En este caso, como en muchos más, ni el Estado, ni la Justicia estuvieron a la altura de las circunstancias. Apenas tuvo suerte, dice, de haber tenido tiempo para escapar y evitar un femicidio más. M. se decidió y saltó barreras judiciales, burocráticas, familiares y sus propios miedos para escapar en busca de un nuevo destino.

“Cuando termine con esto, voy a tener que pagar un abogado, porque con los que hay en el Estado ya hablé con un montón y siempre son solo orientativas las cosas, cuando hay que accionar ellos no son tan competentes”.

En la trinchera

Llegó en colectivo a Salta junto a su hijo de apenas meses. Se hospedó en un hostel durante un tiempo hasta que se le acabaron los ahorros y, a pesar de la generosidad de los propietarios del alojamiento, decidió salir a la calle a pedir ayuda.  

“En Salta me encontré con gente muy buena, que se solidarizó con mi situación. Estuve bastantes días en un hostel. Me cuidaron, me dieron alimentos y nos hicimos amigos. Agarré mis cosas y me fui a una ONG a pedir ayuda. Ahí han sido muy buenos y muy cariñosos. Hubo mujeres que tuvieron una actitud muy maternal conmigo.
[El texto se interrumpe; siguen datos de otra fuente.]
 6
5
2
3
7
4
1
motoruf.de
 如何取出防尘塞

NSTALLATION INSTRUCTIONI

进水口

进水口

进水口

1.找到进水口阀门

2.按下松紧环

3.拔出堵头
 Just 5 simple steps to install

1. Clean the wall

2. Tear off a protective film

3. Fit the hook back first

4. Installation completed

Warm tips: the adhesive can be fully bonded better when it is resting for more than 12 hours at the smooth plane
Me era difícil decir que estaba en situación de calle y más con un bebé”.

Compañeras en la violencia 

M. hoy comparte su vida con otras mujeres que se encuentran en el refugio donde fue alojada por el Ministerio de Derechos Humanos. Hay chicas de todas las edades, muchas con bebés en brazos. Cada una tiene su historia, todas están marcadas por la violencia. 

“Soy madre soltera por elección, yo busqué tener a mi hijo. Sabía que me iba a hacer feliz y hoy es una gran motivación para no bajar los brazos. Lo quiero mucho y hago todo esto para no terminar en la calle con él”, cuenta M y vuelve a sonreír, se le iluminan los ojos. “Yo a los 17 ya decía que me gustaría ser madre. Pienso en armar una familia y en mi proyecto no existe la violencia. Yo soy muy ambiciosa y planeo trabajar, terminar mis estudios. Gracias a Dios no soy de esas mujeres que quieren repetir la historia. En algún momento pienso que ese circo tiene que terminar”, cuenta, la mirada se le pierde por la ventana.
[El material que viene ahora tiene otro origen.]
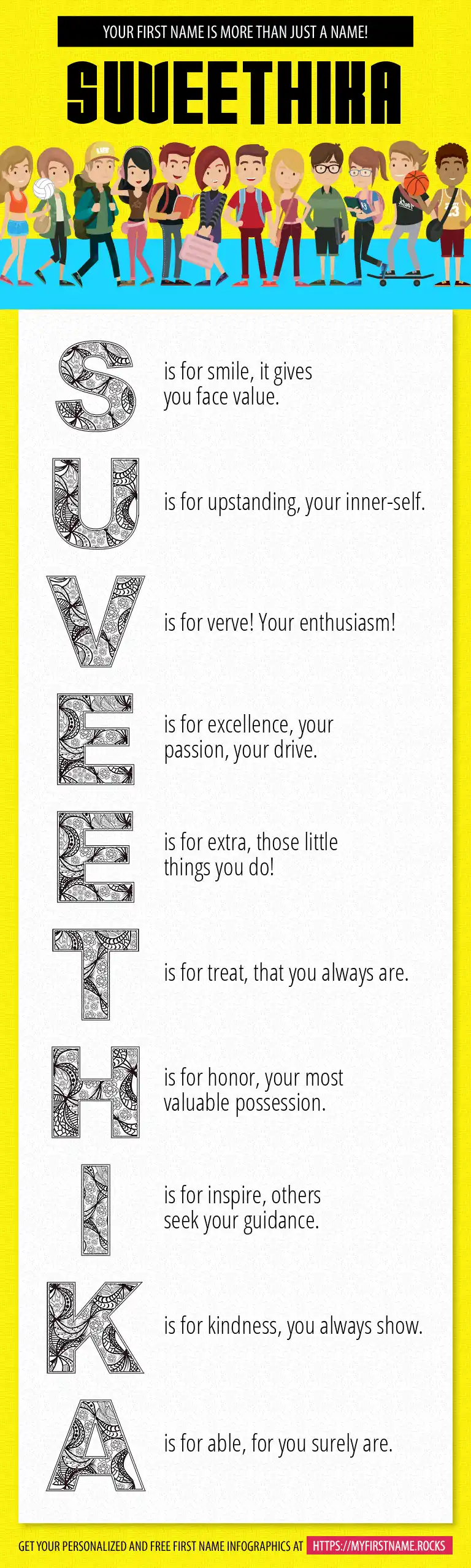 YOUR FIRST NAME IS MORE THAN JUST A NAME!

SUVEETHIKA

S is for smile, it gives you face value.

U is for upstanding, your inner-self.

V is for verve! Your enthusiasm!

E is for excellence, your passion, your drive.

E is for extra, those little things you do!

T is for treat, that you always are.

H is for honor, your most valuable possession.

I is for inspire, others seek your guidance.

K is for kindness, you always show.

A is for able, for you surely are.

GET YOUR PERSONALIZED AND FREE FIRST NAME INFOGRAPHICS AT HTTPS://MYFIRSTNAME.ROCKS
“A mí todo esto me condiciona emocionalmente. Estoy en una búsqueda constante de paz y tranquilidad y de una felicidad que no llega. Ojalá esta ya sea la última etapa. Hoy estoy buscando tener un techo y seguridad para mi bebé.  ¿Qué me deparará el futuro? No lo sé. Lo que sí sé es que quiero terminar con esta locura para yo poder seguir desarrollándome bien”.